Request:
Repeat the data that follows, word for word, without the images.

Data to process:
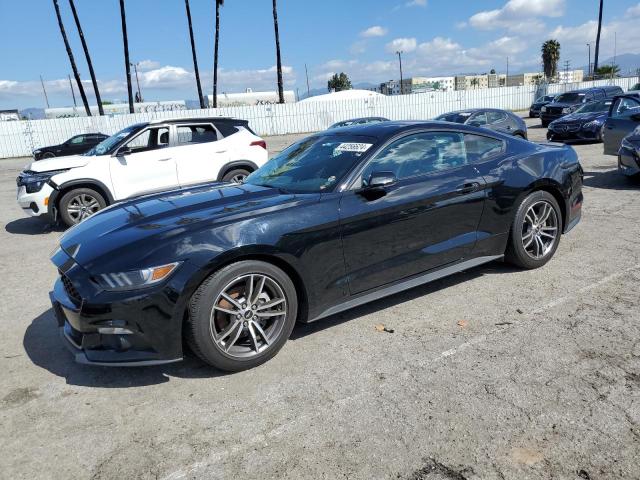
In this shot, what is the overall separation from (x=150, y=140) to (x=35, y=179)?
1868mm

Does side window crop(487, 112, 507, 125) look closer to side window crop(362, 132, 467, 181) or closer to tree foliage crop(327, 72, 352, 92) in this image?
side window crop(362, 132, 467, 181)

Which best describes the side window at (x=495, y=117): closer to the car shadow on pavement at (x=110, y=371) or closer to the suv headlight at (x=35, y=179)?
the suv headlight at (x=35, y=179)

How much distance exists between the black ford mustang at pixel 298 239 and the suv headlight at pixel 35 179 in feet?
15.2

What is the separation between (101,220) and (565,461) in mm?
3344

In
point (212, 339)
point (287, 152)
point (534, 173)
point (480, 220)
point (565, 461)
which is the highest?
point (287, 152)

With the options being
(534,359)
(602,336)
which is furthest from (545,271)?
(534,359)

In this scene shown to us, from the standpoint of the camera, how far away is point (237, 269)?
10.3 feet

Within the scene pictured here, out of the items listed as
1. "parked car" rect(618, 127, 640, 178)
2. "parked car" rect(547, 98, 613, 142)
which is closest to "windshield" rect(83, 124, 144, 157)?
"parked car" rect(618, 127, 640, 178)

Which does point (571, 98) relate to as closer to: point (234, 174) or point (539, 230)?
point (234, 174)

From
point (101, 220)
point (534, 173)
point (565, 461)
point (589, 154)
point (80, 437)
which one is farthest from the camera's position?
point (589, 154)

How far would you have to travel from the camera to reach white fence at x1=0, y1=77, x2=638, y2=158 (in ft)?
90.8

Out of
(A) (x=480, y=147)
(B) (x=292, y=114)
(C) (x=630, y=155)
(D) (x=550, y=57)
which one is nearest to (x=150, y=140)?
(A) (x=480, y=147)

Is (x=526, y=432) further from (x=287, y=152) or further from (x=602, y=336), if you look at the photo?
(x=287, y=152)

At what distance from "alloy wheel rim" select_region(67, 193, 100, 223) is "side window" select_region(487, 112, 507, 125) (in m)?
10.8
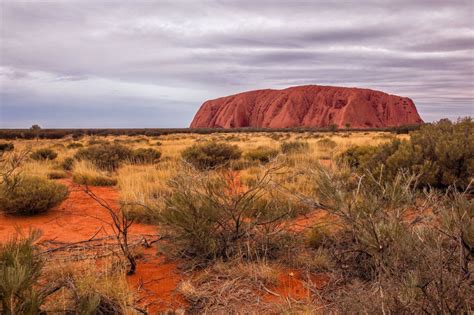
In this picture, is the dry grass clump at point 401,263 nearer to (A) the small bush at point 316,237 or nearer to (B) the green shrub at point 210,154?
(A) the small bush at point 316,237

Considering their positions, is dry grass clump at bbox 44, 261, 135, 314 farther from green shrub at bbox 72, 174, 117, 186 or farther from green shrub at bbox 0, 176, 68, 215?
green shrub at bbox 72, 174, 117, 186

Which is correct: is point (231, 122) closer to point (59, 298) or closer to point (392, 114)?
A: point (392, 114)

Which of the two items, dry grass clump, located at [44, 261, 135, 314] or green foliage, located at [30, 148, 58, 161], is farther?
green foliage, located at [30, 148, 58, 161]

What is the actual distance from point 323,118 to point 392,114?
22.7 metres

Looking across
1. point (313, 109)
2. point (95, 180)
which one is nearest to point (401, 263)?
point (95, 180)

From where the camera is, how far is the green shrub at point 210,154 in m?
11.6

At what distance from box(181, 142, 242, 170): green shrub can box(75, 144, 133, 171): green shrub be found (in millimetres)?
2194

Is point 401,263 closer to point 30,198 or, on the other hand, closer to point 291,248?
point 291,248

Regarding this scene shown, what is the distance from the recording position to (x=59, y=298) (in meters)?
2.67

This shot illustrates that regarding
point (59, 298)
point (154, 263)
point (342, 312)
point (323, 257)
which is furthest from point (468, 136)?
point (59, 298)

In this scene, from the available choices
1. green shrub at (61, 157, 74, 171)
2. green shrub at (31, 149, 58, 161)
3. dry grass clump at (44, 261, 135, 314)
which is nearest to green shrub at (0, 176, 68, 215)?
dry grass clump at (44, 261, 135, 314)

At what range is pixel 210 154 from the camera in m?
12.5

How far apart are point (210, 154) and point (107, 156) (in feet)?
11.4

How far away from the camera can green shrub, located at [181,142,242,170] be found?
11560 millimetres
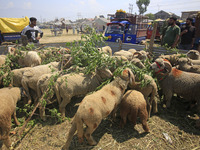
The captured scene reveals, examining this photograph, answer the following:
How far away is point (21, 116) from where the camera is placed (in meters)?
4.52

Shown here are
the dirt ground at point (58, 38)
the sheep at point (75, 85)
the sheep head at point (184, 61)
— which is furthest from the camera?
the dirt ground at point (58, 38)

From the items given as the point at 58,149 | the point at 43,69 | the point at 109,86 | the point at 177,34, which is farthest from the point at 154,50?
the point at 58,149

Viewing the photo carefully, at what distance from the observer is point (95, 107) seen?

The solution:
In this shot, what is the overall separation from (x=150, y=140) to (x=35, y=179)?
1868mm

Does side window crop(487, 112, 507, 125) look closer to side window crop(362, 132, 467, 181) or closer to tree foliage crop(327, 72, 352, 92) in this image?
side window crop(362, 132, 467, 181)

Which best describes the side window at (x=495, y=117): closer to the car shadow on pavement at (x=110, y=371) or closer to the suv headlight at (x=35, y=179)?
the suv headlight at (x=35, y=179)

How much distance exists between the black ford mustang at pixel 298 239 and the suv headlight at pixel 35 179 in feet?
15.2

What is the separation between (101,220) and (565,461) in mm?
3344

In
point (212, 339)
point (287, 152)
point (534, 173)
point (480, 220)
point (565, 461)
which is the highest?
point (287, 152)

With the options being
(534,359)
(602,336)
which is furthest from (545,271)?
(534,359)

In this scene shown to us, from the standpoint of the camera, how far away is point (237, 269)?
10.3 feet

Within the scene pictured here, out of the items listed as
1. "parked car" rect(618, 127, 640, 178)
2. "parked car" rect(547, 98, 613, 142)
which is closest to "windshield" rect(83, 124, 144, 157)?
"parked car" rect(618, 127, 640, 178)

Which does point (571, 98) relate to as closer to: point (234, 174) or point (539, 230)?
point (234, 174)

From
point (101, 220)
point (534, 173)
point (565, 461)
point (589, 154)
point (80, 437)
which one is farthest from the camera's position?
point (589, 154)

How far would you have to travel from the camera to reach white fence at x1=0, y1=77, x2=638, y2=158 (in ft)?
90.8

Out of
(A) (x=480, y=147)
(B) (x=292, y=114)
(C) (x=630, y=155)
(D) (x=550, y=57)
which one is nearest to (x=150, y=140)?
(A) (x=480, y=147)

Is (x=526, y=432) further from (x=287, y=152) or further from (x=602, y=336), if you look at the photo?
(x=287, y=152)

At what distance from "alloy wheel rim" select_region(67, 193, 100, 223) is "side window" select_region(487, 112, 507, 125) (in m)?
10.8
In this picture, is the dry grass clump at point 401,263 nearer to (A) the small bush at point 316,237 or nearer to (B) the green shrub at point 210,154?
(A) the small bush at point 316,237

Considering their positions, is dry grass clump at bbox 44, 261, 135, 314 farther from green shrub at bbox 72, 174, 117, 186 or farther from green shrub at bbox 0, 176, 68, 215?
green shrub at bbox 72, 174, 117, 186

Which is correct: is point (231, 122) closer to point (59, 298) or closer to point (392, 114)?
A: point (392, 114)

Which of the two items, dry grass clump, located at [44, 261, 135, 314] or green foliage, located at [30, 148, 58, 161], is farther?
green foliage, located at [30, 148, 58, 161]

What is the actual distance from point 323,118 to point 392,114?
22.7 metres

Looking across
1. point (313, 109)
2. point (95, 180)
which one is nearest to point (401, 263)?
point (95, 180)

From where the camera is, how far is the green shrub at point 210,154 in m?
11.6

At what distance from box(181, 142, 242, 170): green shrub can box(75, 144, 133, 171): green shrub be found (in millimetres)?
2194

Is point 401,263 closer to point 30,198 or, on the other hand, closer to point 291,248?
point 291,248

Regarding this scene shown, what is the distance from the recording position to (x=59, y=298) (in meters)?
2.67

This shot illustrates that regarding
point (59, 298)
point (154, 263)
point (342, 312)
point (323, 257)
which is furthest from point (468, 136)?
point (59, 298)

In this scene, from the available choices
1. green shrub at (61, 157, 74, 171)
2. green shrub at (31, 149, 58, 161)
3. dry grass clump at (44, 261, 135, 314)
which is nearest to green shrub at (0, 176, 68, 215)?
dry grass clump at (44, 261, 135, 314)

At what range is pixel 210 154 from the camera in m?
12.5

How far apart are point (210, 154) and point (107, 156) (in feet)?
11.4

How far away from the camera can green shrub, located at [181,142,242,170] be found?
11560 millimetres
The captured scene reveals, examining this photograph, answer the following:
How far away is point (21, 116) from where the camera is placed (in meters)?
4.52

Shown here are
the dirt ground at point (58, 38)
the sheep at point (75, 85)
the sheep head at point (184, 61)
— which is furthest from the camera?
the dirt ground at point (58, 38)

From the items given as the point at 58,149 | the point at 43,69 | the point at 109,86 | the point at 177,34, which is farthest from the point at 154,50?
the point at 58,149

Viewing the photo carefully, at what distance from the observer is point (95, 107) seen?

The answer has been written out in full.